Aim - Write the data below out exactly as it stands. Do not include the pictures.

[Image and question records]
----------------------------------------
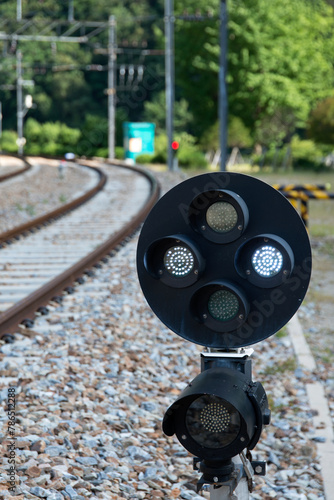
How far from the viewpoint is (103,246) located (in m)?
10.8

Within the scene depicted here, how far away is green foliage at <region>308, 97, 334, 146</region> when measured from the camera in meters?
32.8

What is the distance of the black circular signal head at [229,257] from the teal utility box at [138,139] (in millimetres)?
45411

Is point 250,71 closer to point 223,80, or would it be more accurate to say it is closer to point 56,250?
point 223,80

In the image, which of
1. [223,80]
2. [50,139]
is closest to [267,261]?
[223,80]

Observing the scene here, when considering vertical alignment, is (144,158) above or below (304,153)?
below

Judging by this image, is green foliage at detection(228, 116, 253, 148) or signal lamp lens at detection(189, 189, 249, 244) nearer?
signal lamp lens at detection(189, 189, 249, 244)

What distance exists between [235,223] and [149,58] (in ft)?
251

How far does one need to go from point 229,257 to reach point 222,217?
0.41 feet

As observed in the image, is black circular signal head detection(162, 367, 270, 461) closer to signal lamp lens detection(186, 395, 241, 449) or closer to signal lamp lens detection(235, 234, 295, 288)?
signal lamp lens detection(186, 395, 241, 449)

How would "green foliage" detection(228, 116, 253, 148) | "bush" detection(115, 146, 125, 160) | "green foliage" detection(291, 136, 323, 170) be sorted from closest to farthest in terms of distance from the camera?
"green foliage" detection(291, 136, 323, 170), "green foliage" detection(228, 116, 253, 148), "bush" detection(115, 146, 125, 160)

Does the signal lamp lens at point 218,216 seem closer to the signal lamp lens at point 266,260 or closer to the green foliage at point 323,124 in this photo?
the signal lamp lens at point 266,260

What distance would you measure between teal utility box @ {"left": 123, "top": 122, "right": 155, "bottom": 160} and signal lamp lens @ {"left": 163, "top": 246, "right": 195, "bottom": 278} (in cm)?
4543

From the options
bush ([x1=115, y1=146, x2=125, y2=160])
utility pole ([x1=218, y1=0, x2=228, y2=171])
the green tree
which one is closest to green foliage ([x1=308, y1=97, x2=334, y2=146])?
utility pole ([x1=218, y1=0, x2=228, y2=171])

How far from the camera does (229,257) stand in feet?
8.79
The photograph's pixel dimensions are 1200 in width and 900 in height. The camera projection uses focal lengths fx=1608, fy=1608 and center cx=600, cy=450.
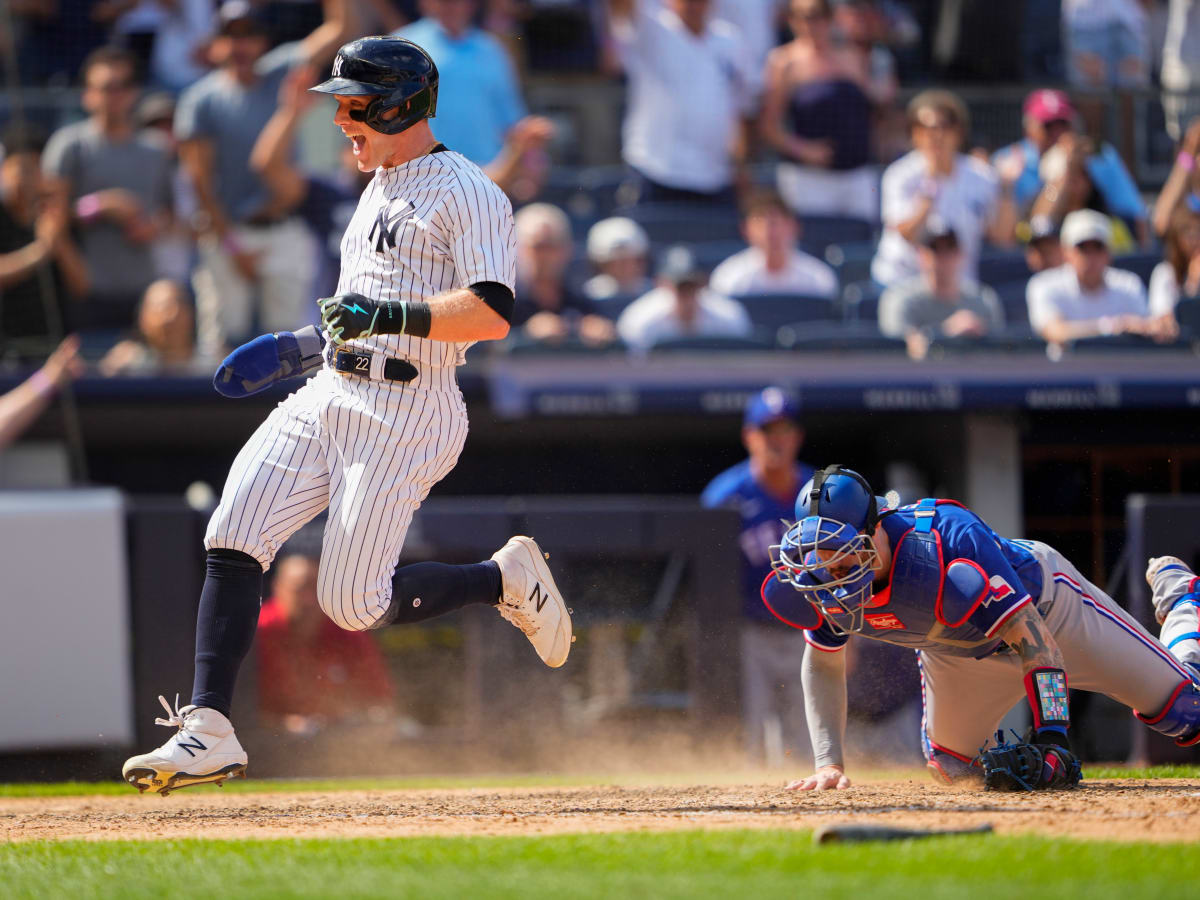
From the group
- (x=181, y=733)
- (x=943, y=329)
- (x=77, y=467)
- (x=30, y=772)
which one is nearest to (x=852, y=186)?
(x=943, y=329)

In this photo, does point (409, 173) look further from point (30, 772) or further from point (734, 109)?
point (734, 109)

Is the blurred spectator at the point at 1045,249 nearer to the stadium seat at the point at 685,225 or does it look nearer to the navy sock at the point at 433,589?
the stadium seat at the point at 685,225

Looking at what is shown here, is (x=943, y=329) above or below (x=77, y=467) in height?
above

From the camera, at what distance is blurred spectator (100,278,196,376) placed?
759 centimetres

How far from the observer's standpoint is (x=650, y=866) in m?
3.29

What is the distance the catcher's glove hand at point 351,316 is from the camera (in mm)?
3863

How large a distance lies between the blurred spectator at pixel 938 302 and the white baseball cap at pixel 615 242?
1332 mm

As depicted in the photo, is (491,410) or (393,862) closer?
(393,862)

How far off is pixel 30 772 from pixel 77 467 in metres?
1.75

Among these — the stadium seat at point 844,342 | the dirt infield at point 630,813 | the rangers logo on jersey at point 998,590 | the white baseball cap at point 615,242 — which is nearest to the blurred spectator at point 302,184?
the white baseball cap at point 615,242

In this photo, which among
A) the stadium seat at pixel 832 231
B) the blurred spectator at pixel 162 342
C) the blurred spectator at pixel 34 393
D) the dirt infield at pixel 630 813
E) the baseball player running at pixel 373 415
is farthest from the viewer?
the stadium seat at pixel 832 231

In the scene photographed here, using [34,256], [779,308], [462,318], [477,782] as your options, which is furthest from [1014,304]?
[462,318]

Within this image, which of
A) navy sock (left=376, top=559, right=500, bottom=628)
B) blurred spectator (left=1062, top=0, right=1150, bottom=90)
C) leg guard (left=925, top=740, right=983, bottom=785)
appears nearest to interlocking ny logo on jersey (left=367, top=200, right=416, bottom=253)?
navy sock (left=376, top=559, right=500, bottom=628)

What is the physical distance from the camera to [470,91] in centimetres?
842
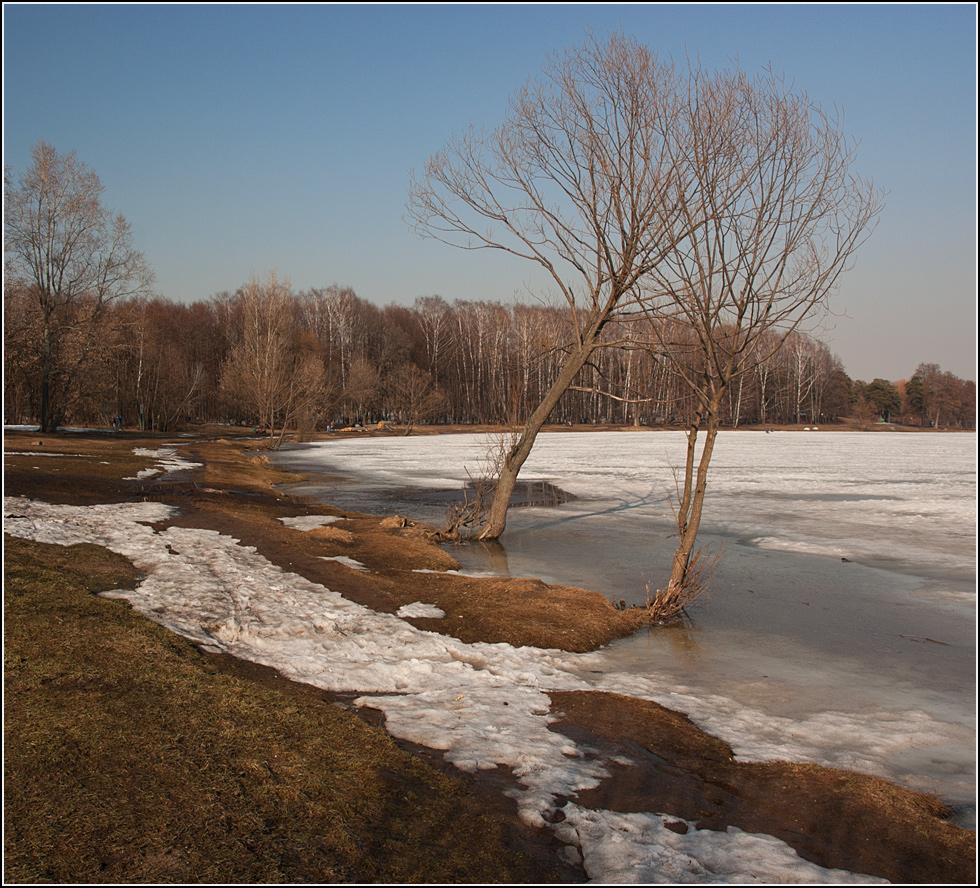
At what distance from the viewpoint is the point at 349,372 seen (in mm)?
76250

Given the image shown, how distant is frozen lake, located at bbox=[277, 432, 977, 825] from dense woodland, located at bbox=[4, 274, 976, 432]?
315 centimetres

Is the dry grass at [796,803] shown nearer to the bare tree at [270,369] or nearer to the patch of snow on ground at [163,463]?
the patch of snow on ground at [163,463]

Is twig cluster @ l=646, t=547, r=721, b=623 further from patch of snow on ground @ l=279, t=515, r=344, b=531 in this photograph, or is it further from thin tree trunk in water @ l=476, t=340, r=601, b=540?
patch of snow on ground @ l=279, t=515, r=344, b=531

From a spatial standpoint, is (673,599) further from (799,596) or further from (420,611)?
(420,611)

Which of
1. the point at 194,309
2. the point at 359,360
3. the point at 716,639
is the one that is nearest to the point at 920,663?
the point at 716,639

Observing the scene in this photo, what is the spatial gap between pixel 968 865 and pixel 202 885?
4.33 meters

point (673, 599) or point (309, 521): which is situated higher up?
point (309, 521)

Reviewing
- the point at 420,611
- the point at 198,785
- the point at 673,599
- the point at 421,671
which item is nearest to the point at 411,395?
the point at 673,599

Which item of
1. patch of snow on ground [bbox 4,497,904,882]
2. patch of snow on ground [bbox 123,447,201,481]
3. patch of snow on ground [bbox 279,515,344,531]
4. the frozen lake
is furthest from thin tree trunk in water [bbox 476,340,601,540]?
patch of snow on ground [bbox 123,447,201,481]

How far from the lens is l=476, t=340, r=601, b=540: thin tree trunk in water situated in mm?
13680

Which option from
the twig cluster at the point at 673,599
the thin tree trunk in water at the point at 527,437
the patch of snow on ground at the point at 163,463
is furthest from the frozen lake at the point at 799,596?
the patch of snow on ground at the point at 163,463

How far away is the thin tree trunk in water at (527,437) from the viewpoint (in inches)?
539

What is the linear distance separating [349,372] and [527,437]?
211 feet

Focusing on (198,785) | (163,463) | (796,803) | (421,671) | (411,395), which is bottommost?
(796,803)
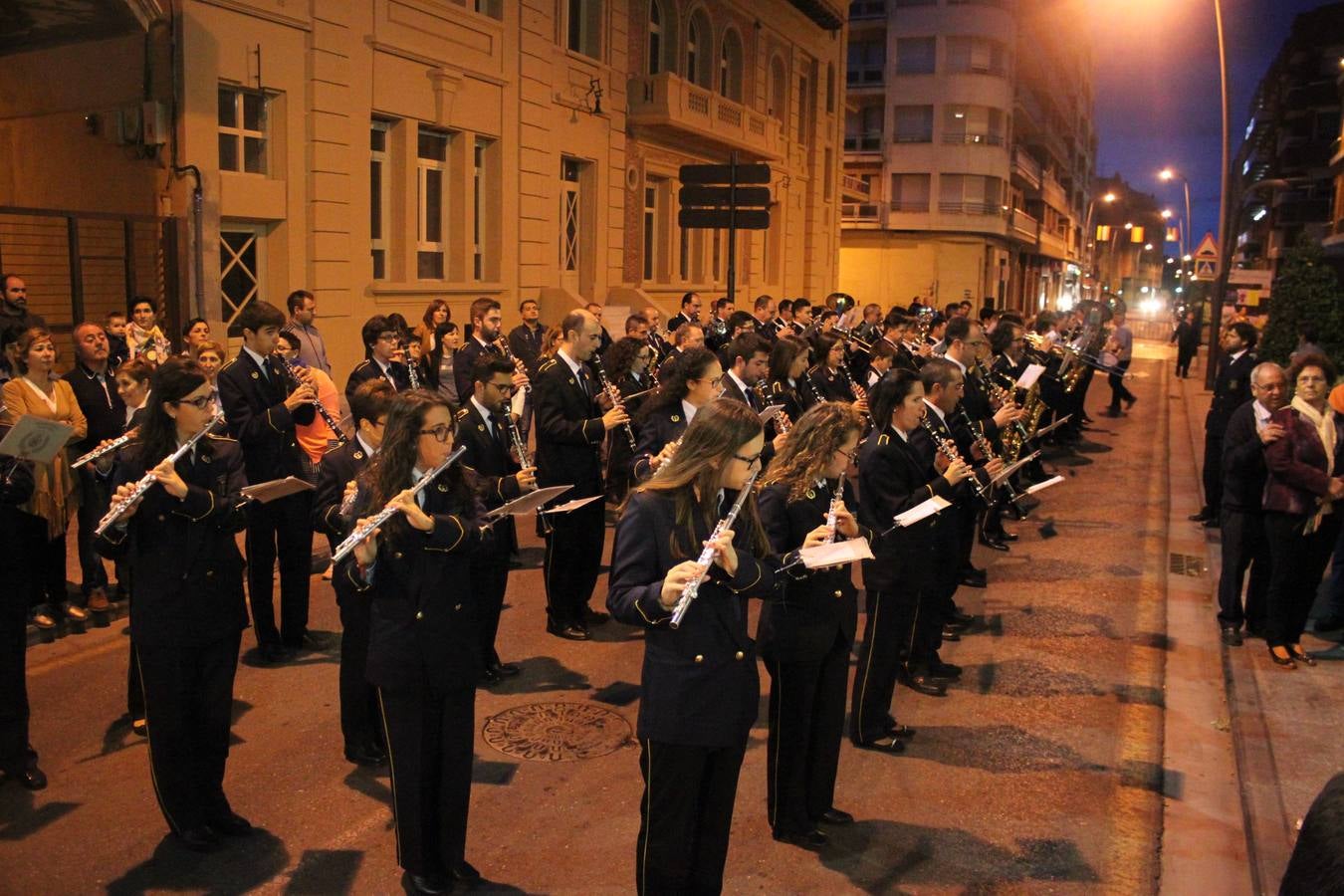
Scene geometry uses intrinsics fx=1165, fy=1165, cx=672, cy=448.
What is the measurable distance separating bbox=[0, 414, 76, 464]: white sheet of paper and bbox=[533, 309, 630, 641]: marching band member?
338cm

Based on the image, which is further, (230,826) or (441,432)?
(230,826)

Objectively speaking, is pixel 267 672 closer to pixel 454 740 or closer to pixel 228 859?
pixel 228 859

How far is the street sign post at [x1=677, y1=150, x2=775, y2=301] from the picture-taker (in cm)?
1711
----------------------------------------
Reply to the task -
How far from the viewpoint is (103,246) located (in m)?
10.8

Within the scene depicted here, how far away is green foliage at <region>308, 97, 334, 146</region> when measured from the camera in meters?
32.8

What is the distance of the black circular signal head at [229,257] from the teal utility box at [138,139] (in millimetres)?
45411

Is point 250,71 closer to point 223,80, or would it be more accurate to say it is closer to point 56,250?
point 223,80

In the image, which of
1. [223,80]
2. [50,139]
is closest to [267,261]?
[223,80]

Observing the scene here, when considering vertical alignment, is (144,158) above or below (304,153)?
below

Judging by this image, is green foliage at detection(228, 116, 253, 148) or signal lamp lens at detection(189, 189, 249, 244) nearer?
signal lamp lens at detection(189, 189, 249, 244)

What distance exists between [235,223] and [149,58] (in ft)?
251

How far does one need to go from point 229,257 to reach point 222,217?
0.41 feet

As observed in the image, is black circular signal head detection(162, 367, 270, 461) closer to signal lamp lens detection(186, 395, 241, 449) or closer to signal lamp lens detection(235, 234, 295, 288)?
signal lamp lens detection(186, 395, 241, 449)

How would "green foliage" detection(228, 116, 253, 148) | "bush" detection(115, 146, 125, 160) | "green foliage" detection(291, 136, 323, 170) be sorted from closest to farthest in terms of distance from the camera?
"green foliage" detection(291, 136, 323, 170), "green foliage" detection(228, 116, 253, 148), "bush" detection(115, 146, 125, 160)

Does the signal lamp lens at point 218,216 seem closer to the signal lamp lens at point 266,260 or closer to the green foliage at point 323,124 in this photo?
the signal lamp lens at point 266,260

What distance would you measure between teal utility box @ {"left": 123, "top": 122, "right": 155, "bottom": 160} and signal lamp lens @ {"left": 163, "top": 246, "right": 195, "bottom": 278} (in cm)?
4543

From the options
bush ([x1=115, y1=146, x2=125, y2=160])
utility pole ([x1=218, y1=0, x2=228, y2=171])
the green tree
which one is closest to green foliage ([x1=308, y1=97, x2=334, y2=146])?
utility pole ([x1=218, y1=0, x2=228, y2=171])

How far from the camera does (229,257) stand in feet?
8.79
The photograph's pixel dimensions are 1200 in width and 900 in height. The camera projection uses focal lengths fx=1608, fy=1608 and center cx=600, cy=450.
From the group
- (x=181, y=733)
- (x=943, y=329)
- (x=77, y=467)
- (x=30, y=772)
which one is nearest to (x=852, y=186)?
(x=943, y=329)

In this photo, does point (409, 173) look further from point (30, 772) or further from point (734, 109)?
point (734, 109)

Is the blurred spectator at the point at 1045,249 nearer to the stadium seat at the point at 685,225 or does it look nearer to the navy sock at the point at 433,589?
the stadium seat at the point at 685,225

Looking at what is shown here, is (x=943, y=329) above or below (x=77, y=467) in height?
above

From the camera, at what distance is blurred spectator (100,278,196,376) placed?
759 centimetres

How far from the observer's standpoint is (x=650, y=866) in m?
3.29

What is the distance the catcher's glove hand at point 351,316 is from the camera (in mm)?
3863

How large a distance lies between the blurred spectator at pixel 938 302 and the white baseball cap at pixel 615 242?
1332 mm

As depicted in the photo, is (491,410) or (393,862) closer?
(393,862)

How far off is pixel 30 772 from pixel 77 467 in metres?
1.75

Among these — the stadium seat at point 844,342 | the dirt infield at point 630,813 | the rangers logo on jersey at point 998,590 | the white baseball cap at point 615,242 — which is nearest to the blurred spectator at point 302,184?
the white baseball cap at point 615,242

In this photo, which among
A) the stadium seat at pixel 832 231
B) the blurred spectator at pixel 162 342
C) the blurred spectator at pixel 34 393
D) the dirt infield at pixel 630 813
E) the baseball player running at pixel 373 415
is farthest from the viewer?
the stadium seat at pixel 832 231

In the scene photographed here, using [34,256], [779,308], [462,318], [477,782] as your options, which is furthest from [1014,304]?
[462,318]

Within this image, which of
A) navy sock (left=376, top=559, right=500, bottom=628)
B) blurred spectator (left=1062, top=0, right=1150, bottom=90)
C) leg guard (left=925, top=740, right=983, bottom=785)
appears nearest to interlocking ny logo on jersey (left=367, top=200, right=416, bottom=253)?
navy sock (left=376, top=559, right=500, bottom=628)

What is the physical distance from the camera to [470,91] in centimetres?
842
At what distance from the viewpoint is the point at 349,372 seen (in mm)?
76250

Given the image shown, how distant is frozen lake, located at bbox=[277, 432, 977, 825] from dense woodland, located at bbox=[4, 274, 976, 432]?
315 centimetres

Is the dry grass at [796,803] shown nearer to the bare tree at [270,369] or nearer to the patch of snow on ground at [163,463]?
the patch of snow on ground at [163,463]

Is twig cluster @ l=646, t=547, r=721, b=623 further from patch of snow on ground @ l=279, t=515, r=344, b=531 in this photograph, or is it further from thin tree trunk in water @ l=476, t=340, r=601, b=540?
patch of snow on ground @ l=279, t=515, r=344, b=531

From a spatial standpoint, is (673,599) further from (799,596) or further from (420,611)?
(420,611)

Which of
1. the point at 194,309
2. the point at 359,360
3. the point at 716,639
is the one that is nearest to the point at 920,663?
the point at 716,639

Observing the scene in this photo, what is the spatial gap between pixel 968 865 and pixel 202 885?
4.33 meters

point (673, 599) or point (309, 521): which is situated higher up?
point (309, 521)

Reviewing
- the point at 420,611
- the point at 198,785
- the point at 673,599
- the point at 421,671
which item is nearest to the point at 411,395?
the point at 673,599

Which item of
1. patch of snow on ground [bbox 4,497,904,882]
2. patch of snow on ground [bbox 123,447,201,481]
3. patch of snow on ground [bbox 279,515,344,531]
4. the frozen lake
is furthest from thin tree trunk in water [bbox 476,340,601,540]?
patch of snow on ground [bbox 123,447,201,481]

How far from the lens is l=476, t=340, r=601, b=540: thin tree trunk in water situated in mm?
13680

Which option from
the twig cluster at the point at 673,599
the thin tree trunk in water at the point at 527,437
the patch of snow on ground at the point at 163,463
is furthest from the frozen lake at the point at 799,596?
the patch of snow on ground at the point at 163,463

How far away is the thin tree trunk in water at (527,437) from the viewpoint (in inches)?
539

What is the linear distance separating [349,372] and [527,437]?
211 feet

Focusing on (198,785) | (163,463) | (796,803) | (421,671) | (411,395), which is bottommost?
(796,803)
Scene geometry uses intrinsics fx=1165, fy=1165, cx=672, cy=448.
What is the measurable distance separating bbox=[0, 414, 76, 464]: white sheet of paper and bbox=[533, 309, 630, 641]: marching band member?
338cm

Based on the image, which is further, (230,826) or (441,432)?
(230,826)

Objectively speaking, is pixel 267 672 closer to pixel 454 740 or closer to pixel 228 859?
pixel 228 859

How far is the street sign post at [x1=677, y1=150, x2=775, y2=301] from the picture-taker (in cm)?
1711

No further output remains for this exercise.